Geert Spit vist tot 1960 met de botter. Hij is dan al aardig op leeftijd om met werken te stoppen. Met zijn familie maakt hij een vaartacht langs diverse vissersplaatsen aan het lJsselrneer. Een jaar later wordt de schuit verkocht aan een particulier voor fI. 2250,- Uiteindelijk belandt de VN66 in Hoorn en vanaf 2006 is de Stichting "t Venose Skutien" de trotse eigenaar. Nog in maart 2007 lag de botter geheel onttakeld op de werf van de watersportvereniging Vollenhove. Onder een afdak van hout en plastic waren verscheidene vrijwilligers onder leiding van enkele ervaren (scheeps)timmerlieden bezig met een grondige onderhoudsbeurt. Met man en macht werd gewerkt want de schuit diende een maand later al in het water te zijn.

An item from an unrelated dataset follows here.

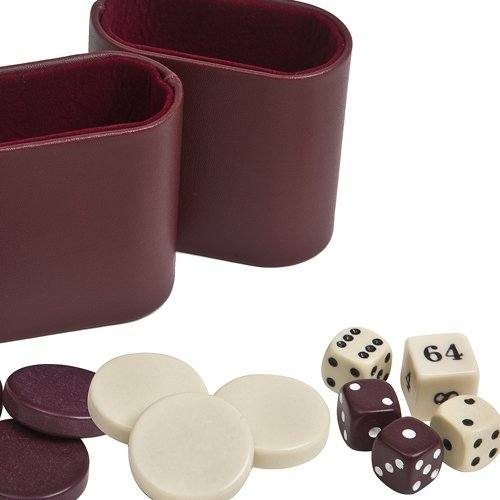 Backgammon Checkers, Dice & Two Dice Cups-Maroon/Ivory 1 1/4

En dat lukte. Op 14 april kon met het vaarklaar maken worden begonnen. Vaarklaar betekent hier dat met de VN66 in de oorspronkelijke staat gevaren moest kunnen worden, met een deskundige bemanning die van wanten (zeilen) weet. Het is de bedoeling dat mensen tijdens morgen-, middag-, of avondtochten meekunnen om te genieten van het waterlandschap in de kop van Overijssel.

Zie ook Vollenhove heeft weer een visserschuit (2007 en 2018)

Bronnen:

  • Met gaand en staand want: uitgave Vollenhove, Lemmer. Auteur: P. Dorleijn.
  • De bouwgeschiedenis van een botter, vierendertig voet in de kiel. Auteur: P. Dorleijn.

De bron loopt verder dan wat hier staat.